Task data
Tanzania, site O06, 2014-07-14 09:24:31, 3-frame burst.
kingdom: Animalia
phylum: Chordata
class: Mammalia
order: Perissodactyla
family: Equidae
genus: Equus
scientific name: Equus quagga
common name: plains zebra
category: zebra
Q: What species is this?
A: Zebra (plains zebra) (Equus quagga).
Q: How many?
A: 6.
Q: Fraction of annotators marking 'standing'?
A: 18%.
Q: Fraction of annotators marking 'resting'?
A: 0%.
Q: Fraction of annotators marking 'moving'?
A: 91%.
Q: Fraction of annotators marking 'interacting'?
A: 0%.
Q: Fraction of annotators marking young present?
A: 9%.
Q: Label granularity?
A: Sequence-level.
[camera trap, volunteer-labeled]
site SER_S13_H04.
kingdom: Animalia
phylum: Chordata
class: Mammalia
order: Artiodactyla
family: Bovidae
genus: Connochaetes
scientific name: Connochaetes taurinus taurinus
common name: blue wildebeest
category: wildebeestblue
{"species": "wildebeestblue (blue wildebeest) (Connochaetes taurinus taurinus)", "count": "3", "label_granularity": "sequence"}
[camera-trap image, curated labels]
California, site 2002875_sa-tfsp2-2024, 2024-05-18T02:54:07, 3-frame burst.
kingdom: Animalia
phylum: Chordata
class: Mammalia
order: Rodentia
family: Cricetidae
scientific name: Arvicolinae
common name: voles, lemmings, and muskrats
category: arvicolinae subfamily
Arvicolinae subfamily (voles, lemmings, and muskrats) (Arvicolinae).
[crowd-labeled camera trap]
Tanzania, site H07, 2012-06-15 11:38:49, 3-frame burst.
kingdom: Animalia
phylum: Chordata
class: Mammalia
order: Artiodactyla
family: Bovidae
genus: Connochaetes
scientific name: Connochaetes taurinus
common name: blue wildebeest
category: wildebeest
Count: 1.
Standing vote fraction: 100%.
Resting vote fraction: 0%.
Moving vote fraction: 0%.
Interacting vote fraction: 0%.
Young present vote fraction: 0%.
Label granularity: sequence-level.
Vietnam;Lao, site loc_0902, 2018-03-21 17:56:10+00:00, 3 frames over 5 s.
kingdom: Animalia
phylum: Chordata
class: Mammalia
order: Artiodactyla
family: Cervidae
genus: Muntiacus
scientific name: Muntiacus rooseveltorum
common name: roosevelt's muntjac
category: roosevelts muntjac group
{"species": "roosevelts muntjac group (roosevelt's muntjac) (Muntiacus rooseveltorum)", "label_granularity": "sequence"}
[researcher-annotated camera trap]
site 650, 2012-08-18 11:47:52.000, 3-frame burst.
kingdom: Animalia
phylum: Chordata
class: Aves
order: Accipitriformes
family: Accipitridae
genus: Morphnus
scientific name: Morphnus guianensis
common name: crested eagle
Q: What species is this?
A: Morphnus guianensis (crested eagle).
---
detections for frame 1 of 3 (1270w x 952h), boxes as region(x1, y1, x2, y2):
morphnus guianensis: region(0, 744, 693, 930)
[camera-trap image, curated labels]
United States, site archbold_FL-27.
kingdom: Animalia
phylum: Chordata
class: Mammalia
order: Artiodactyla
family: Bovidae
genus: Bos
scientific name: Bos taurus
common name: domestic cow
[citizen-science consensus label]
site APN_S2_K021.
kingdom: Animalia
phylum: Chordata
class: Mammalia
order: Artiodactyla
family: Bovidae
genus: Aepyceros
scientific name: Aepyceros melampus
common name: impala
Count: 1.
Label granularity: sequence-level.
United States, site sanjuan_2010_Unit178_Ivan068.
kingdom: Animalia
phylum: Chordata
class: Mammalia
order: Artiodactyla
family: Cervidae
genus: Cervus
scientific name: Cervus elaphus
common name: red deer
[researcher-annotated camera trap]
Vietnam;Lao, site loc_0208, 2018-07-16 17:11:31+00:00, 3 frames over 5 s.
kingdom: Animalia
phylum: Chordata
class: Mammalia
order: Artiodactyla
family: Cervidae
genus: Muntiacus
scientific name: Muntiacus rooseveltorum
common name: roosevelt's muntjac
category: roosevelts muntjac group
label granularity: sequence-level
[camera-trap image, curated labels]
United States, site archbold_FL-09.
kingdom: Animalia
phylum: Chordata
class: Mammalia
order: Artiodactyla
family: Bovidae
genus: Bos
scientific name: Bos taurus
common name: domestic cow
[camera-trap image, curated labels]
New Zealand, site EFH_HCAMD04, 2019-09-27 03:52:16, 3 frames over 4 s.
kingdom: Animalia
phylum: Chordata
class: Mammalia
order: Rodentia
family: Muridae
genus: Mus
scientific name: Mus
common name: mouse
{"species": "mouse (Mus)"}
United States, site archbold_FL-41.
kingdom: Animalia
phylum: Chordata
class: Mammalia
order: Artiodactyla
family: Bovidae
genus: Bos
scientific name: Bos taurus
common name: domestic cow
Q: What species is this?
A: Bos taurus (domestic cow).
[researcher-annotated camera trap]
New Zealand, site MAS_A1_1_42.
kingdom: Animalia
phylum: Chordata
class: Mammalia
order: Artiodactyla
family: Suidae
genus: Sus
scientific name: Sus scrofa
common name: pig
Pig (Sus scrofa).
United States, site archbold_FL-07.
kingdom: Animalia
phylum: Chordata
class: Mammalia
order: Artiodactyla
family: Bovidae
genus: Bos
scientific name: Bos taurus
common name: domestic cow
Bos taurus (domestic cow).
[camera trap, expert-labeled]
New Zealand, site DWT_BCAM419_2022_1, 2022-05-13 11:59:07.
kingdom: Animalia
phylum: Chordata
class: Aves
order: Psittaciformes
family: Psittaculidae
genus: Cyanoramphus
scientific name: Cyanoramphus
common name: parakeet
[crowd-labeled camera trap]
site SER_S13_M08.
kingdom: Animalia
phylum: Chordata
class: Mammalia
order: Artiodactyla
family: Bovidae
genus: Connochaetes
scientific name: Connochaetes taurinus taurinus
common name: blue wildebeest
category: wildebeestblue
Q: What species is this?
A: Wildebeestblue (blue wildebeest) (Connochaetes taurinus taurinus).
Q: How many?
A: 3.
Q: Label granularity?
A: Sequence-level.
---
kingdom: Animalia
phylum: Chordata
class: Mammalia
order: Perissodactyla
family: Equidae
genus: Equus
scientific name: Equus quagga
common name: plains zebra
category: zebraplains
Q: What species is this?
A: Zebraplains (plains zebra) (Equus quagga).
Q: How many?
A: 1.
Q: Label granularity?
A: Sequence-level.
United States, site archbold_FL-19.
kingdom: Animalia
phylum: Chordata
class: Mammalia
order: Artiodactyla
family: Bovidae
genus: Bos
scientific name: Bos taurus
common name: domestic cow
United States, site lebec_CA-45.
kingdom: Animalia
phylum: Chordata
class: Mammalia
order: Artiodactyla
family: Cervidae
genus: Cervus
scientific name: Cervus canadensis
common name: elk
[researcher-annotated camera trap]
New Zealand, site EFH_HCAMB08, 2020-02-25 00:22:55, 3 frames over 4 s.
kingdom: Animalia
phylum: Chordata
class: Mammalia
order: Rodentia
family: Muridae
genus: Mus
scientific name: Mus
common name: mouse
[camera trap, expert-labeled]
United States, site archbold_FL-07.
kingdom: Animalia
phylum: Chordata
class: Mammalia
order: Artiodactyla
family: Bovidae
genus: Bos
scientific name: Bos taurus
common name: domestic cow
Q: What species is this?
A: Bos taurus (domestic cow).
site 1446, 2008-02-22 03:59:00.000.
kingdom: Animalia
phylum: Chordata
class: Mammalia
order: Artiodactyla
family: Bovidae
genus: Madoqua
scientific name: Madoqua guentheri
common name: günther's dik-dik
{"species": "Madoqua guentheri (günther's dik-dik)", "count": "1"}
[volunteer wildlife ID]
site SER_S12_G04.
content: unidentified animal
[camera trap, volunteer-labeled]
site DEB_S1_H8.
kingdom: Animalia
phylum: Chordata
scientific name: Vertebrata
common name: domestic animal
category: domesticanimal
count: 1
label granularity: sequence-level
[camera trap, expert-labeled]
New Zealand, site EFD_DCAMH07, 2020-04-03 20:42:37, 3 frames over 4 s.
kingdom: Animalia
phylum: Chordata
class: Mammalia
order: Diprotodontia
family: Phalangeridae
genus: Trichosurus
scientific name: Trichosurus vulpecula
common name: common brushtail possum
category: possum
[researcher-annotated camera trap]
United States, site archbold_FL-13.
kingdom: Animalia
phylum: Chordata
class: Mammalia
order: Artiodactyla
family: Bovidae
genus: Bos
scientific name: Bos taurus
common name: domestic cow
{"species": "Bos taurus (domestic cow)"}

Description of the task
What lines of the data include the word "Madoqua"? Copy each of them.

Output of the exercise
genus: Madoqua
scientific name: Madoqua guentheri
{"species": "Madoqua guentheri (günther's dik-dik)", "count": "1"}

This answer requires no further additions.